## The problem
Copy out each line of the entries below that contains the word "catalogue". Case matters.

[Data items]
======

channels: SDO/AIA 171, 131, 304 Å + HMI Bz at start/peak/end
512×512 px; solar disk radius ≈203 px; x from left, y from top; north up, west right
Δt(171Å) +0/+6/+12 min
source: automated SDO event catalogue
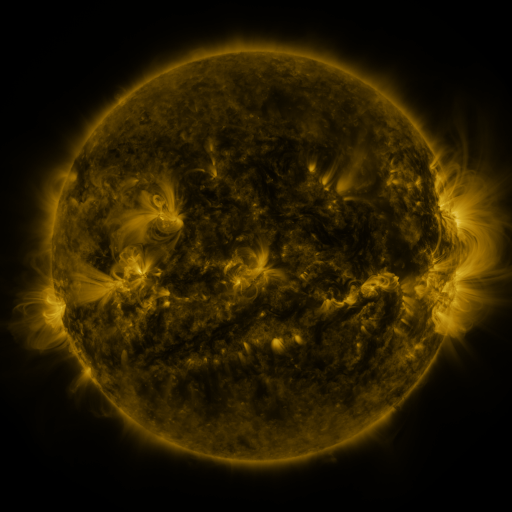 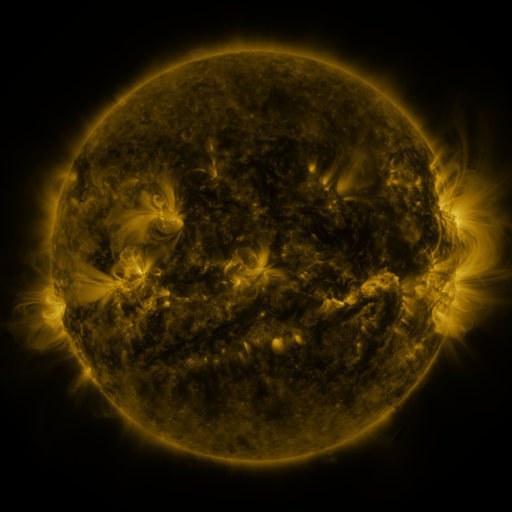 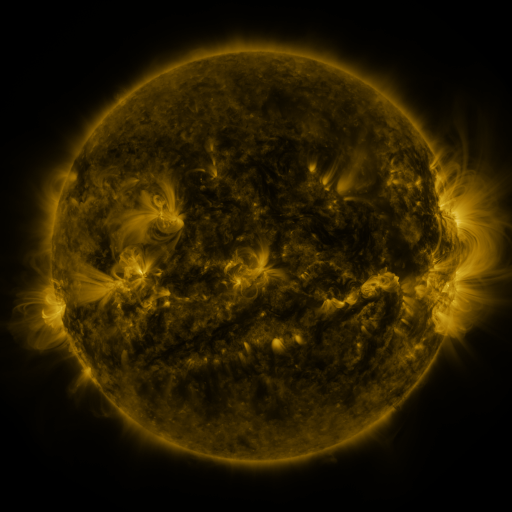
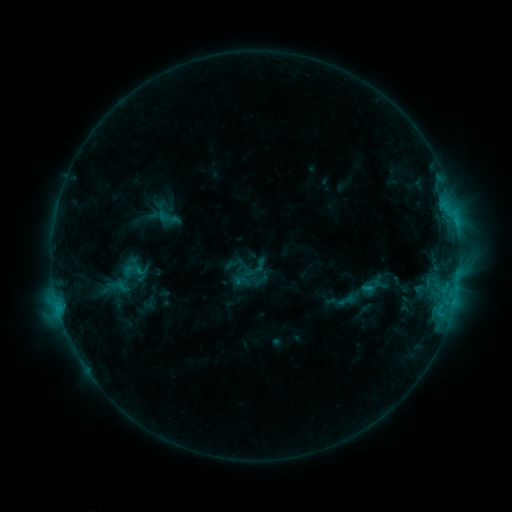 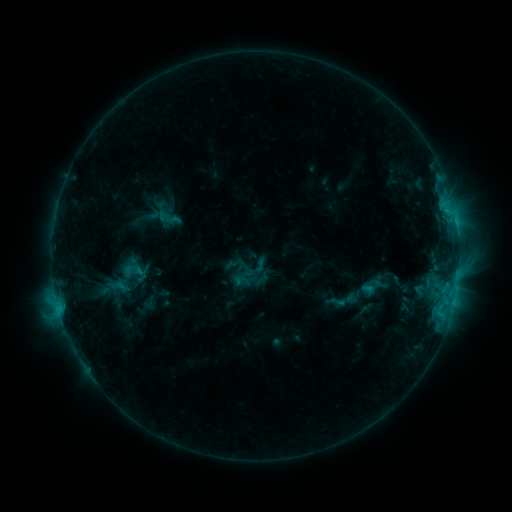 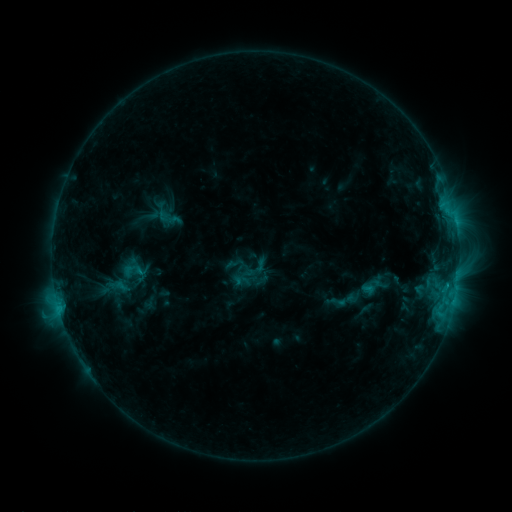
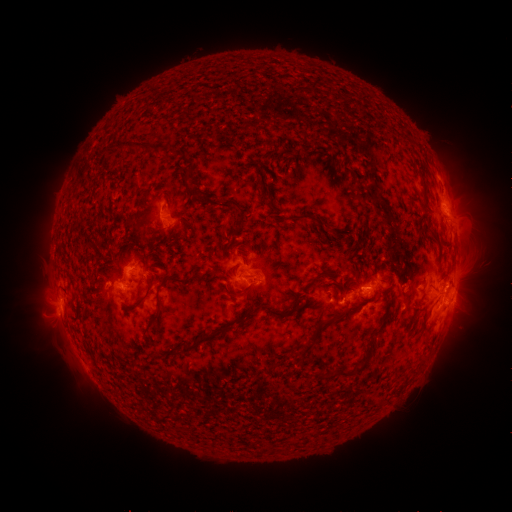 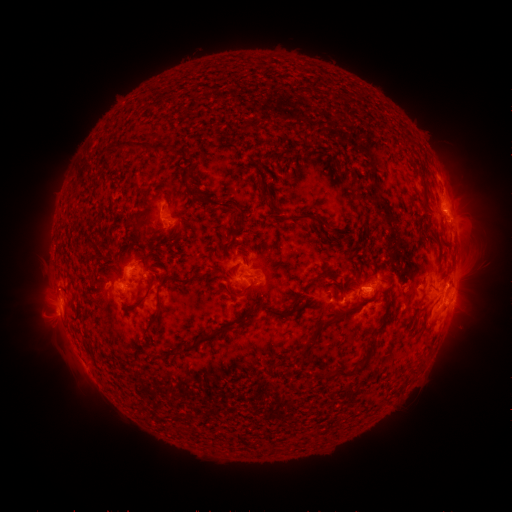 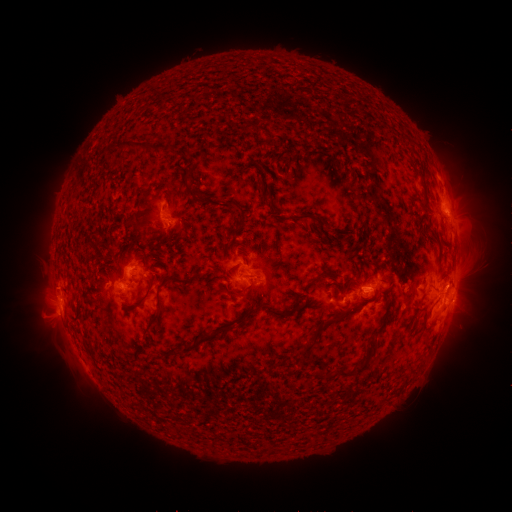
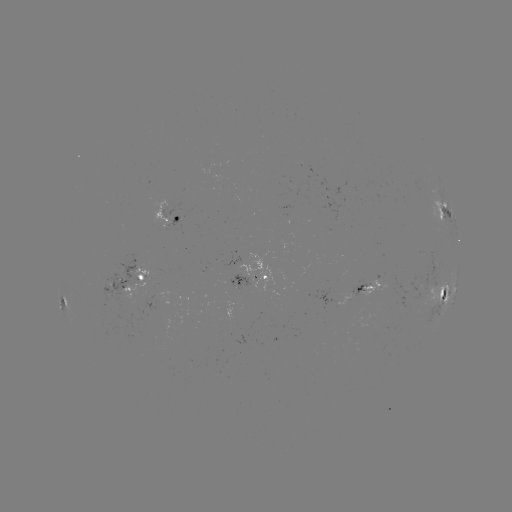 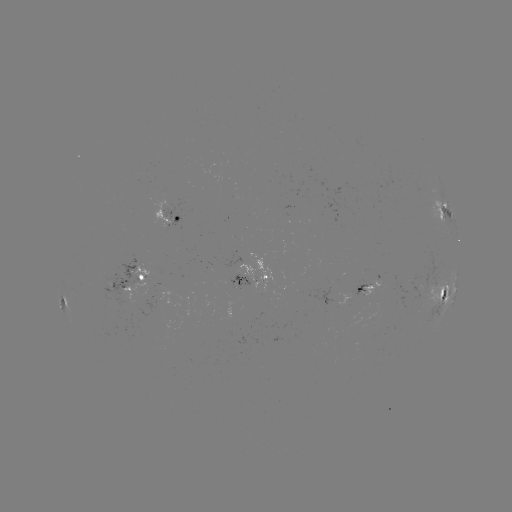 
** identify C1.9 flare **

======

## The reply
source: automated SDO event catalogue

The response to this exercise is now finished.